**Written problem**: Copy every one of the records below word for word, leaving out the pictures.

**A block of data**:
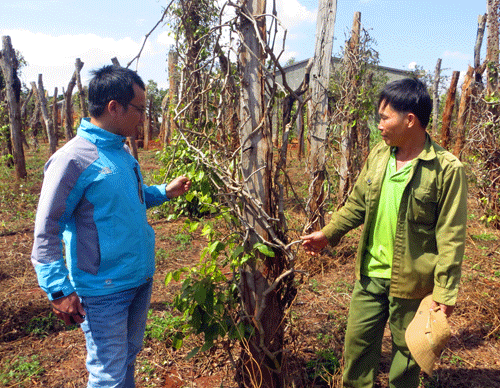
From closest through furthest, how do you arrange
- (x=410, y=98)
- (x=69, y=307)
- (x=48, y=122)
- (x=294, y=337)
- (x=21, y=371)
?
(x=69, y=307)
(x=410, y=98)
(x=294, y=337)
(x=21, y=371)
(x=48, y=122)

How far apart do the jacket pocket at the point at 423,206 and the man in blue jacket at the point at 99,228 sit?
4.40ft

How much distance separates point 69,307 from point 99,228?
0.36 meters

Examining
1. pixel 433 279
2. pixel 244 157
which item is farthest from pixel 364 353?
pixel 244 157

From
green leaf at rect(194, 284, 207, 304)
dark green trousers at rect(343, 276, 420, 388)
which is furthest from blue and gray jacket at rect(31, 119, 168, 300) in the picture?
dark green trousers at rect(343, 276, 420, 388)

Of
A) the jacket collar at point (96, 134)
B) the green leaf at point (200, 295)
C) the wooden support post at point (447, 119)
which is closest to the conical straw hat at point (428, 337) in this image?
the green leaf at point (200, 295)

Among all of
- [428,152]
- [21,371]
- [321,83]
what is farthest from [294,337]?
[321,83]

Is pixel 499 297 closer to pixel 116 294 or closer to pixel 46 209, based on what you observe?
pixel 116 294

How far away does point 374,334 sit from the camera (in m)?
2.15

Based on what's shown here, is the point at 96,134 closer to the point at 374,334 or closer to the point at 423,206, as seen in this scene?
the point at 423,206

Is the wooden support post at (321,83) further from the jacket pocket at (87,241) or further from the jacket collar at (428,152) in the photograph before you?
the jacket pocket at (87,241)

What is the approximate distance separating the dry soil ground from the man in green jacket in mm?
398

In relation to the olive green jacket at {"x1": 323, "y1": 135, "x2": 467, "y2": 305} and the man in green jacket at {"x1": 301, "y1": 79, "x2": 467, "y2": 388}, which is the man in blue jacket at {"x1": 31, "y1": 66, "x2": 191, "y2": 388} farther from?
the olive green jacket at {"x1": 323, "y1": 135, "x2": 467, "y2": 305}

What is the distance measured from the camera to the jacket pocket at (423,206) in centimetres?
189

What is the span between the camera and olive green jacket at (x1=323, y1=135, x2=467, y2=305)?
5.96ft
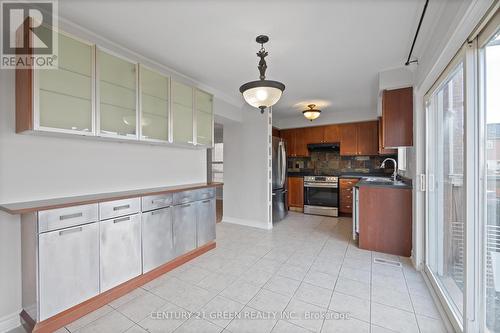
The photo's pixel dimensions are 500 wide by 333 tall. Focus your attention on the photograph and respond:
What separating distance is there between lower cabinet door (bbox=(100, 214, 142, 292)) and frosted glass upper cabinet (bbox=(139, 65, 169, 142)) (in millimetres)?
908

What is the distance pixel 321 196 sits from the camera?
209 inches

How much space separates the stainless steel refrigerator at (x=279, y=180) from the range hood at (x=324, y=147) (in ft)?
Answer: 4.43

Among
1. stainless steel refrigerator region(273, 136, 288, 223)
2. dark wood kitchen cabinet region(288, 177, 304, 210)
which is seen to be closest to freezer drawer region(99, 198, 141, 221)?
stainless steel refrigerator region(273, 136, 288, 223)

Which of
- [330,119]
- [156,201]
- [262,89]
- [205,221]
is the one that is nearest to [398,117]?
[262,89]

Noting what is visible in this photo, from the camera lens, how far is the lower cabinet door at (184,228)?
2.62 m

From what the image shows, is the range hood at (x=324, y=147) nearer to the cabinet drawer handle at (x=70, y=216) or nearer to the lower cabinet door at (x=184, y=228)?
the lower cabinet door at (x=184, y=228)

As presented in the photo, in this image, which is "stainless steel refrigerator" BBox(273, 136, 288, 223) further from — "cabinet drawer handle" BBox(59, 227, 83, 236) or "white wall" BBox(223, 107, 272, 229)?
"cabinet drawer handle" BBox(59, 227, 83, 236)

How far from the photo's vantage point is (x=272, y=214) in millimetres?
4406

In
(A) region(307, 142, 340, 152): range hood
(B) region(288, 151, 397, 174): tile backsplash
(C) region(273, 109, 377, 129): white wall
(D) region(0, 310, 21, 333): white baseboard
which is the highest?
(C) region(273, 109, 377, 129): white wall

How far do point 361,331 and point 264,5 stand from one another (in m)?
2.57

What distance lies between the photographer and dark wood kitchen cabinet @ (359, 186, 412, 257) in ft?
9.50

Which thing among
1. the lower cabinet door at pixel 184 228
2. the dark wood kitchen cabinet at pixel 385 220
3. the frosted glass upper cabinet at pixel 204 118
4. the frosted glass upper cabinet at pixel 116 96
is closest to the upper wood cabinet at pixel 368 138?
the dark wood kitchen cabinet at pixel 385 220

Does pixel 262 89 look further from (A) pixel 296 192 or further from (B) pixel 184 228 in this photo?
(A) pixel 296 192

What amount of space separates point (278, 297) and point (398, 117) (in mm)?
2629
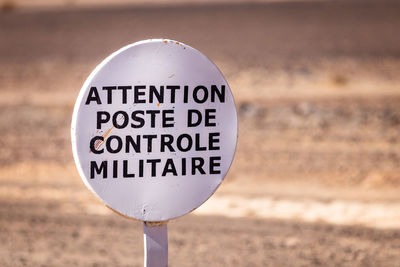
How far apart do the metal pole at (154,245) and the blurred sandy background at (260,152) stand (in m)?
2.24

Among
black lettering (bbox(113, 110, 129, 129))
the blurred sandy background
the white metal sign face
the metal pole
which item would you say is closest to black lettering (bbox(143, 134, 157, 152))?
the white metal sign face

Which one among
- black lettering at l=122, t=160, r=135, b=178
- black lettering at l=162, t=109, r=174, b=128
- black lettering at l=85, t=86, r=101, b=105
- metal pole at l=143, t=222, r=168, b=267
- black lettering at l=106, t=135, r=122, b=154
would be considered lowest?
metal pole at l=143, t=222, r=168, b=267

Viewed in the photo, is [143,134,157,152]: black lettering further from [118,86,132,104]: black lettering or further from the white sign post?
[118,86,132,104]: black lettering

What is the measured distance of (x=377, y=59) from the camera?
52.6 feet

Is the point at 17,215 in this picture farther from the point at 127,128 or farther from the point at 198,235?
the point at 127,128

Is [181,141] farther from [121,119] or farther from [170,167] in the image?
[121,119]

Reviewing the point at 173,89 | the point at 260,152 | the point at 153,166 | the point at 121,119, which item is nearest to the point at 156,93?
the point at 173,89

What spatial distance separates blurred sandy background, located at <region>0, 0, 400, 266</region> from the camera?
5348 millimetres

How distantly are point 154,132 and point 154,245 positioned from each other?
510 millimetres

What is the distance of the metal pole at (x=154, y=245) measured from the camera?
2738mm

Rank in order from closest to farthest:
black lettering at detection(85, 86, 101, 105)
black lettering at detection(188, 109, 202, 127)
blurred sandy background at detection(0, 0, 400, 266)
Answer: black lettering at detection(85, 86, 101, 105) < black lettering at detection(188, 109, 202, 127) < blurred sandy background at detection(0, 0, 400, 266)

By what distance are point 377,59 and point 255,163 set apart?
880 centimetres

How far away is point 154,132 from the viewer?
8.94ft

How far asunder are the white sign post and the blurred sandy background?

**Reply**:
From closest through furthest, how do you arrange
- (x=410, y=98)
- (x=69, y=307)
- (x=48, y=122)
- (x=294, y=337)
- (x=21, y=371)
?
(x=69, y=307)
(x=410, y=98)
(x=294, y=337)
(x=21, y=371)
(x=48, y=122)

How far apart do the jacket pocket at the point at 423,206 and the man in blue jacket at the point at 99,228 sit?
4.40ft

How much distance separates point 69,307 from point 99,228?
0.36 meters

Examining
1. pixel 433 279
2. pixel 244 157
which item is farthest from pixel 364 353?
pixel 244 157

From
green leaf at rect(194, 284, 207, 304)
dark green trousers at rect(343, 276, 420, 388)
which is furthest from blue and gray jacket at rect(31, 119, 168, 300) in the picture?
dark green trousers at rect(343, 276, 420, 388)

Of
A) the jacket collar at point (96, 134)
B) the green leaf at point (200, 295)
C) the wooden support post at point (447, 119)
which is closest to the conical straw hat at point (428, 337) in this image?
the green leaf at point (200, 295)

Among all of
- [428,152]
- [21,371]
- [321,83]
what is farthest from [294,337]?
[321,83]

Is pixel 499 297 closer to pixel 116 294 or closer to pixel 46 209, based on what you observe?
pixel 116 294

How far away does point 374,334 sit from the camera (in m)?
2.15

Based on what's shown here, is the point at 96,134 closer to the point at 374,334 or closer to the point at 423,206, as seen in this scene?
the point at 423,206

Is the wooden support post at (321,83) further from the jacket pocket at (87,241) or further from the jacket collar at (428,152) in the photograph before you?
the jacket pocket at (87,241)

What is the approximate distance separating the dry soil ground from the man in green jacket in mm?
398

In relation to the olive green jacket at {"x1": 323, "y1": 135, "x2": 467, "y2": 305} and the man in green jacket at {"x1": 301, "y1": 79, "x2": 467, "y2": 388}, which is the man in blue jacket at {"x1": 31, "y1": 66, "x2": 191, "y2": 388} farther from?
the olive green jacket at {"x1": 323, "y1": 135, "x2": 467, "y2": 305}

What is the distance measured from the camera to the jacket pocket at (423,206) in centimetres?
189

What is the span between the camera and olive green jacket at (x1=323, y1=135, x2=467, y2=305)?
5.96ft
The photo's pixel dimensions are 500 wide by 333 tall. Focus your attention on the photograph and respond:
What separating distance is there between lower cabinet door (bbox=(100, 214, 142, 292)) and frosted glass upper cabinet (bbox=(139, 65, 169, 142)) (in millimetres)?
908

What is the distance pixel 321 196 sits from the camera?
209 inches

How much space separates the stainless steel refrigerator at (x=279, y=180) from the range hood at (x=324, y=147) (in ft)?
Answer: 4.43

Among
1. stainless steel refrigerator region(273, 136, 288, 223)
2. dark wood kitchen cabinet region(288, 177, 304, 210)
which is seen to be closest to freezer drawer region(99, 198, 141, 221)?
stainless steel refrigerator region(273, 136, 288, 223)

Which of
- [330,119]
- [156,201]
- [262,89]
- [205,221]
is the one that is nearest to [398,117]?
[262,89]

Noting what is visible in this photo, from the camera lens, how far is the lower cabinet door at (184,228)?
2.62 m

From what the image shows, is the range hood at (x=324, y=147) nearer to the cabinet drawer handle at (x=70, y=216) or nearer to the lower cabinet door at (x=184, y=228)?
the lower cabinet door at (x=184, y=228)

As presented in the photo, in this image, which is "stainless steel refrigerator" BBox(273, 136, 288, 223) further from — "cabinet drawer handle" BBox(59, 227, 83, 236) or "white wall" BBox(223, 107, 272, 229)?
"cabinet drawer handle" BBox(59, 227, 83, 236)

How far from the photo's vantage point is (x=272, y=214) in millimetres?
4406

In
(A) region(307, 142, 340, 152): range hood
(B) region(288, 151, 397, 174): tile backsplash
(C) region(273, 109, 377, 129): white wall
(D) region(0, 310, 21, 333): white baseboard
which is the highest?
(C) region(273, 109, 377, 129): white wall

How far do point 361,331 and point 264,5 stand from one another (in m)?
2.57

What distance lies between the photographer and dark wood kitchen cabinet @ (359, 186, 412, 257) in ft?
9.50

Which thing among
1. the lower cabinet door at pixel 184 228
2. the dark wood kitchen cabinet at pixel 385 220
3. the frosted glass upper cabinet at pixel 204 118
4. the frosted glass upper cabinet at pixel 116 96
is closest to the upper wood cabinet at pixel 368 138?
the dark wood kitchen cabinet at pixel 385 220

Does pixel 262 89 look further from (A) pixel 296 192 or further from (B) pixel 184 228 in this photo?
(A) pixel 296 192

What amount of space separates point (278, 297) and point (398, 117) (in mm)?
2629
How far apart do the metal pole at (154,245) and the blurred sandy background at (260,152) stand (in m)?
2.24

Among
black lettering (bbox(113, 110, 129, 129))
the blurred sandy background
the white metal sign face
the metal pole
which item would you say is closest to black lettering (bbox(143, 134, 157, 152))?
the white metal sign face

Which one among
- black lettering at l=122, t=160, r=135, b=178
- black lettering at l=162, t=109, r=174, b=128
- black lettering at l=85, t=86, r=101, b=105
- metal pole at l=143, t=222, r=168, b=267
- black lettering at l=106, t=135, r=122, b=154
would be considered lowest?
metal pole at l=143, t=222, r=168, b=267

Viewed in the photo, is [143,134,157,152]: black lettering further from [118,86,132,104]: black lettering or further from the white sign post?
[118,86,132,104]: black lettering

What is the measured distance of (x=377, y=59) from the camera?
52.6 feet

Is the point at 17,215 in this picture farther from the point at 127,128 or farther from the point at 198,235?
the point at 127,128

Is [181,141] farther from [121,119] or farther from [170,167] in the image?
[121,119]

Reviewing the point at 173,89 | the point at 260,152 | the point at 153,166 | the point at 121,119, which item is nearest to the point at 156,93?
the point at 173,89

What spatial distance separates blurred sandy background, located at <region>0, 0, 400, 266</region> from the camera?
5348 millimetres

How distantly are point 154,132 and point 154,245 positioned from each other?
510 millimetres

What is the distance of the metal pole at (x=154, y=245) measured from the camera?
2738mm

Rank in order from closest to farthest:
black lettering at detection(85, 86, 101, 105)
black lettering at detection(188, 109, 202, 127)
blurred sandy background at detection(0, 0, 400, 266)
Answer: black lettering at detection(85, 86, 101, 105) < black lettering at detection(188, 109, 202, 127) < blurred sandy background at detection(0, 0, 400, 266)

By what distance are point 377,59 and point 255,163 set apart?
880 centimetres

How far away is point 154,132 from the viewer?
8.94ft

How far asunder are the white sign post and the blurred sandy background?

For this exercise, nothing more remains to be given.